◆ ACTIVITY: Make an exact copy of every entry.

◆ Stored data:

—————

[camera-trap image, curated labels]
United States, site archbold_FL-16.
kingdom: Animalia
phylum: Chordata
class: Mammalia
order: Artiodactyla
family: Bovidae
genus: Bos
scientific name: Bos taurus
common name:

—————

◆ RESULT FOR THIS EXERCISE:
[camera-trap image, curated labels]
United States, site archbold_FL-16.
kingdom: Animalia
phylum: Chordata
class: Mammalia
order: Artiodactyla
family: Bovidae
genus: Bos
scientific name: Bos taurus
common name:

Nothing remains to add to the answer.